Com 'A luneta do tempo', o compositor Alceu Valença regressa às origens culturais que propulsionaram sua carreira – agora, como diretor, premiado no Festival de Gramado

TEXTO Marcelo Miranda

01 de Setembro de 2014

Hermila Guedes e Irandhir Santos vivem meio-irmãos cujas histórias se unem pelas lutas no Agreste

Hermila Guedes e Irandhir Santos vivem meio-irmãos cujas histórias se unem pelas lutas no Agreste

Foto Antonio Melcop/Divulgação

Duas perdas onectam a gênese de A luneta do tempo à sua primeira exibição pública.

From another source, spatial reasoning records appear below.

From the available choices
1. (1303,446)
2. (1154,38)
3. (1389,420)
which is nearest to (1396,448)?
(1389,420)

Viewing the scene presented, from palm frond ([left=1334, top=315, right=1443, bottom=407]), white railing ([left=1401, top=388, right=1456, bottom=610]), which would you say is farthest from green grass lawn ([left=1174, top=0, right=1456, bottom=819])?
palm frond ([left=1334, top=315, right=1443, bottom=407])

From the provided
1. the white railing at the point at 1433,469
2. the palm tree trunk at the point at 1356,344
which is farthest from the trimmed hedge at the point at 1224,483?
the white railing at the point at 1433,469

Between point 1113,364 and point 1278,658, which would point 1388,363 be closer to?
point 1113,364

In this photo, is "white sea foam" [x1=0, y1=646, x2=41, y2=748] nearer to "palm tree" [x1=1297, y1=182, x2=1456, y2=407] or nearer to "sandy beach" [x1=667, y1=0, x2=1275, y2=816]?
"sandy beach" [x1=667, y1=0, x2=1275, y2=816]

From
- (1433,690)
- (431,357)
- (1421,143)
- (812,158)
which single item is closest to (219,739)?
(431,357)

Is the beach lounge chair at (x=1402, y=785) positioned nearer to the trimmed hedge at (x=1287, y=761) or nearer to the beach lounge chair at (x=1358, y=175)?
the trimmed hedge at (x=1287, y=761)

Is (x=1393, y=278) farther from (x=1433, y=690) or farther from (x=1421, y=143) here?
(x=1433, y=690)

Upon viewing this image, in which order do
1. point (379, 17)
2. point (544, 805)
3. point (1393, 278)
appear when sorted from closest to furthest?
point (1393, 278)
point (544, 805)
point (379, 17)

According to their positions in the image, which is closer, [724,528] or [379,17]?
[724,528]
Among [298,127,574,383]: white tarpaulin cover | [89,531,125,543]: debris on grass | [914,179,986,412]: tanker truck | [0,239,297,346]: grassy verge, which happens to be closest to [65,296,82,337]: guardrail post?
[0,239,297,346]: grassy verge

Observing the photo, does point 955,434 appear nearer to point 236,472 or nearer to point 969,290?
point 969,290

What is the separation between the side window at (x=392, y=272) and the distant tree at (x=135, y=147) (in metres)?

Em 1999, Alceu Valença perdeu o pai, acontecimento que o levou de volta à cidade natal, São Bento do Una, distante 215 quilômetros do Recife, para acertar questões familiares. Foi nessa viagem de regresso que o cantor teve as ideias embrionárias do que iria se tornar sua estreia como diretor de cinema, justamente no dia 13 de agosto de 2014, data marcada pela trágica morte do ex-governador pernambucano Eduardo Campos num acidente de avião, junto a seis pessoas de sua equipe de campanha à presidência da república.

Alceu era amigo de Eduardo e foi com nota de lamento que ele apresentou A luneta do tempo na competição do 42º Festival de Cinema de Gramado. A fala do músico no palco do Palácio dos Festivais, na cidade gaúcha, em meio à noite mais fria do evento, este ano, equilibrou-se entre as duas pontas. “Temos aqui, hoje, duas notícias. A primeira é trágica, pois perdemos o Eduardo, um político de verdade. A outra, a boa notícia, é que...”, disse, fazendo suspense: “... A luneta do tempo ficou pronto!”.

O clima de perplexidade pela morte de Campos que tomava os presentes na sessão teve um momento de trégua diante das imagens delirantes e libertárias proporcionadas pelo filme de Alceu Valença. Protagonizado por dois nomes já icônicos da produção contemporânea no estado – Irandhir Santos e Hermila Guedes –, o longa-metragem remete à tradição do cangaço para apresentar, entre sonho, realidade e devaneios, na fotografia deslumbrante de Luís Abramo e em ecos de Ariano Suassuna, Glauber Rocha e Luiz Gonzaga, o embate entre dois meio-irmãos, cujas histórias são unidas pelas lutas no Agreste. Ambos são filhos de um circense de origem argelina que “repovoa” as comunidades por onde passa. Um dos garotos nasce da viúva de Severo Brilhante, ex-homem de confiança do bando de Lampião; o outro é da mulher de Antero Tenente, militar ansioso por capturar o bando de cangaceiros. Crescidos, os dois mantêm a rivalidade intrínseca às suas origens, reproduzindo através do circo alguns dos acontecimentos marcantes do passado.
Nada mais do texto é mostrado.